À propos de Robert Gardner

Version française

Les films non fictionnels de Robert Gardner renferment des contradictions profondes et significatives : ils sont immédiatement beaux et dérangeants, instructifs et mystérieux, brutalement vrais et mystiquement transcendants. Dans vingt-neuf œuvres achevées, dont beaucoup étudient la vie quotidienne et les rituels des sociétés de chaque continent habité, Gardner explore finement les frontières délicates qui ont toujours défini le documentaire – les limites poreuses et glissantes entre les faits objectifs et leur récit subjectif. Dans l’œuvre de Gardner, cette dynamique s’entrelace de façon inextricable avec les relations forgées entre les habitants des cultures indigènes et leurs visiteurs occidentaux. Il aborde le cinéma ethnographique d’une manière poétique, comblant les fissures entre la science et l’art en anthropologie, continuant et développant la tradition humaniste initiée par Robert Flaherty.

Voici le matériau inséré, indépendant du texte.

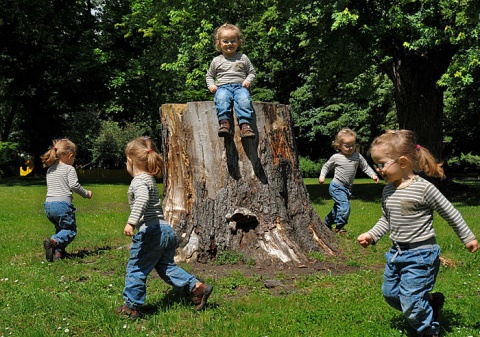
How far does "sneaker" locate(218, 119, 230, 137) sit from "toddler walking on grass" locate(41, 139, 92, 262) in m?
2.11

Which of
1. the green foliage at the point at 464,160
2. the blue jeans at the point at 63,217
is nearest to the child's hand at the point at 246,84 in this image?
the blue jeans at the point at 63,217

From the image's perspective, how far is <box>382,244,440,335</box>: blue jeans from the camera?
13.8 feet

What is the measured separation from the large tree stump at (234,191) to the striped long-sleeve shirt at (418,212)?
103 inches

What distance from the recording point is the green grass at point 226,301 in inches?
180

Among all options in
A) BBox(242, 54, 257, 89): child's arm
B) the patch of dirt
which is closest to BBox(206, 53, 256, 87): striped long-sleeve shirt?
BBox(242, 54, 257, 89): child's arm

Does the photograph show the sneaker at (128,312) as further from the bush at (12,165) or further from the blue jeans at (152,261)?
the bush at (12,165)

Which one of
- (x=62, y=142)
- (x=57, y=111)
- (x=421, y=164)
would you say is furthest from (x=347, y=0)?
(x=57, y=111)

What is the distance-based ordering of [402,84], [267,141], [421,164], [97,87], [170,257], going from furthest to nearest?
[97,87] < [402,84] < [267,141] < [170,257] < [421,164]

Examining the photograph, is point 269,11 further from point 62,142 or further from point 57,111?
point 57,111

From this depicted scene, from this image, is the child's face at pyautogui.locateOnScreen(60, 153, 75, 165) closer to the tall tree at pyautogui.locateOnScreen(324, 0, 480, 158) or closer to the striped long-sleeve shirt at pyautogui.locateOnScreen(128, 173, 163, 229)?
the striped long-sleeve shirt at pyautogui.locateOnScreen(128, 173, 163, 229)

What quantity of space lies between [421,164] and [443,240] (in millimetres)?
4894

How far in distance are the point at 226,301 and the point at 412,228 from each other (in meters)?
1.90

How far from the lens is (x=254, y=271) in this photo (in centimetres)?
659

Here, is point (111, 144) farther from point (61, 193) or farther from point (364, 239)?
point (364, 239)
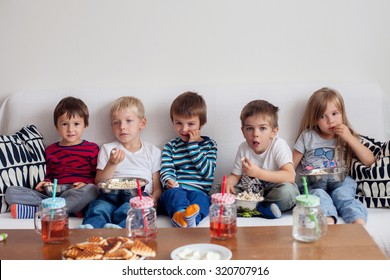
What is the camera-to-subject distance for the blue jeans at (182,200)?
7.48ft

La stature et l’influence de Gardner s’étendent bien au-delà de ses propres projets de cinéaste : il a soutenu la culture la plus importante depuis des décennies en tant qu’écrivain, éducateur et mécène d’autres artistes. A cet égard, l’une de ses plus anciennes initiatives a été la fondation du Film Study Center au Musée Peabody de Harvard en 1957, après avoir préparé un diplôme universitaire d’anthropologie, et dont il fut le directeur jusqu’en 1997. Dédié au soutien d’artistes explorant le monde par des moyens audio-visuels, le Film Study Center a, grâce à ses bourses annuelles, financé le cinéma d’animation de Jan Lenica, les documentaristes Rob Moss et Ross Mc Elwee, des cinéastes avant gardistes telles que Sharon Lockhart et Amie Siegel, parmi beaucoup d’autres. Gardner également a soutenu des auteurs d’autres façons, en finançant de nombreuses années des récompenses comme le Prix Basil Wright pour le Cinéma Ethnographique et la bourse Gardner en photographie, pour ne donner que deux exemples.

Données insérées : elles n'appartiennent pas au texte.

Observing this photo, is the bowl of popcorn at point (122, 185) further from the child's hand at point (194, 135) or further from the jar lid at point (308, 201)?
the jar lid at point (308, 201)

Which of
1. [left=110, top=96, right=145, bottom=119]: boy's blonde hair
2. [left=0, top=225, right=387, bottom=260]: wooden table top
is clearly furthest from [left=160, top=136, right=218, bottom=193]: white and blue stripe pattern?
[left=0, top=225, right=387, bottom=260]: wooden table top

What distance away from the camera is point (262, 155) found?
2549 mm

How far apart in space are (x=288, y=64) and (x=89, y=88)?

Vers la fin des années 1950, influencé par les écrits de Ruth Benedict, Gardner avait tourné des séquences sur les Indiens Kwakiutl de Colombie Britannique, mais il lui restait encore à terminer ce qui devinrent ses films les plus célèbres. Néanmoins, l’essai de Gardner "Anthropologie et cinéma", écrit durant les premiers mois d’existence du Film Study Center, conçoit une théorie du rôle du cinéma dans l’enregistrement d’autres cultures qui pouvait déjà servir de description de la pratique de Gardner. « L’observation directe, écrit-il, est peut-être la méthode la plus basique et la plus indispensable par laquelle l’homme s’étudie, et pourtant sa pratique demande plus de vision humaine qu’il n’est raisonnable d’attendre ». Le cinéma, suggère Gardner, peut améliorer et amplifier la capacité humaine à l’aperçu interculturel. « L’œil est le pont principal pour de telles traversées, et aussi la première ouverture par laquelle la réalité peut atteindre un centre humain et devenir perception, un pont et une ouverture sans fiabilité ni consistance », écrit-il, notant qu’il espérait qu’au Film Study Center, « le genre de spectacle que la caméra produit pourrait être partagé de façon expressive en permettant aux gens de se voir à travers son regard. »

Souligner la proposition de Gardner relève d’un humanisme fondamental : que nous partagions tous un niveau d’expérience compréhensible, même à travers les plus grandes différences sociétales. « Les gens sont semblables physiologiquement et neurologiquement », écrit-il. « De même ils sont semblables quand ils font face à une séquence inévitable de réalité ayant à voir avec le développement physique et émotionnel. Les gens naissent, se développent et meurent. D’une certaine façon, tous aiment, détestent, donnent de la joie et souffrent. L’existence même d’une capacité humaine à partager les sentiments de chacun présuppose qu’une telle base de similarité souligne ces sentiments, en dépit de la variété de l’expérience culturelle. »

Ces idées sont pleinement développées dans la première œuvre importante de Gardner, Dead Birds (1963), qui se déroule au sein du peuple Dani de Nouvelle Guinée Occidentale. A l’époque, celui-ci vivait avec un minimum de contact avec le monde plus vaste et plus avancé du point de vue technologique. La narration en voix off de Gardner dans la séquence d’ouverture du film introduit une fable sur les origines de la mort : il y a longtemps, sans le vouloir, les humains ont perdu le pari entre le serpent et l’oiseau, déterminant si nous allions vivre éternellement comme le serpent qui perd sa peau, ou finir par mourir, comme l’oiseau. Les symboles du serpent et de l’oiseau sont déclinés de nombreuses façons, tandis que Gardner nous présente le système élaboré de la guerre entre groupes, sans fin et ritualisée, propre aux Danis. Les batailles éternelles des Danis, pour leur part, semblent parler des problèmes universels de la guerre, et plus spécifiquement de la situation politique mondiale de l’époque, qui semblait alors aussi sans intérêt ni fin. « La portée allégorique de Dead Birds a dû sembler évidente pour les spectateurs de 1963, quand le Mur de Berlin était encore neuf », observe le critique Elliot Weinberger. « C’est une nouvelle représentation de la Guerre Froide qui se prolongeait et qu’enduraient les âmes insignifiantes de l’Est et de l’Ouest. »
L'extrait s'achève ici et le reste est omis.